→ **Document**
★ ★ ★

= The Actors' Company =

Theatre company in Sydney, Australia

The Actors’ Company was a co-operative theatre company formed by a group of actors and directors in Sydney, Australia in 1975. It was the first serious attempt at a professional co-operative theatre in that city.

The company's name was inspired by the Actors’ Company founded by Ian McKellen, Edward Petherbridge and John Moreno in the UK in 1972. (The title was again used for an ensemble of actors created by the Sydney Theatre Company which functioned between 2006 and 2008.)

== History ==

Between 1975 and 1979, the company staged more than 40 productions at various venues in Sydney, many of which then toured New South Wales, Queensland and South Australia.
The company was established in late 1974 by four actors and directors – Rodney Delaney, Matthew O'Sullivan, Betty Cheal and Lynne Porteous.

★ ★ ★

→ **Data extract**
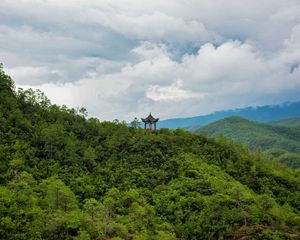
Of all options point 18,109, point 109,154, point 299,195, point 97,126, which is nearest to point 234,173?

★ ★ ★

→ **Requests**
a – Reproduce the stretch of the Actors' Company article from "Theatre company in" through "and Lynne Porteous." word for word.
b – Name the four people who, according to the Actors' Company article, established the Sydney company in late 1974.
c – Write the next part of the Actors' Company article, picking up after its final sentence.
The data plays no part in this work.

→ **Outputs by task**
a –
Theatre company in Sydney, Australia

The Actors’ Company was a co-operative theatre company formed by a group of actors and directors in Sydney, Australia in 1975. It was the first serious attempt at a professional co-operative theatre in that city.

The company's name was inspired by the Actors’ Company founded by Ian McKellen, Edward Petherbridge and John Moreno in the UK in 1972. (The title was again used for an ensemble of actors created by the Sydney Theatre Company which functioned between 2006 and 2008.)

== History ==

Between 1975 and 1979, the company staged more than 40 productions at various venues in Sydney, many of which then toured New South Wales, Queensland and South Australia.
The company was established in late 1974 by four actors and directors – Rodney Delaney, Matthew O'Sullivan, Betty Cheal and Lynne Porteous.

b – Rodney Delaney, Matthew O'Sullivan, Betty Cheal, Lynne Porteous

c –
The fledgling company, with Rodney Delaney and Matthew O'Sullivan as co-artistic directors, secured, for their opening productions, the building in King's Cross that had been the Nimrod Street Theatre, the Nimrod company having moved to their new space in Belvoir Street, Surrey Hills. The Nimrod Street Theatre had been renamed the Loft. (Currently home to the Griffin Theatre Company, it is now known as the Stables Theatre.)

== First season ==

On Thursday, March 27, 1975 The Actors Company opened their first season. Dubbed a ‘Season of Anger’, it comprised John Osborne's “Look Back in Anger” directed by Rodney Delaney, with Matthew O'Sullivan as Jimmy Porter and Lynne Porteous as Helena and (two days later) “A Taste of Honey” by Shelagh Delaney, directed by Matthew O'Sullivan, with Rodney Delaney as Geoffrey and Betty Cheal as Helen.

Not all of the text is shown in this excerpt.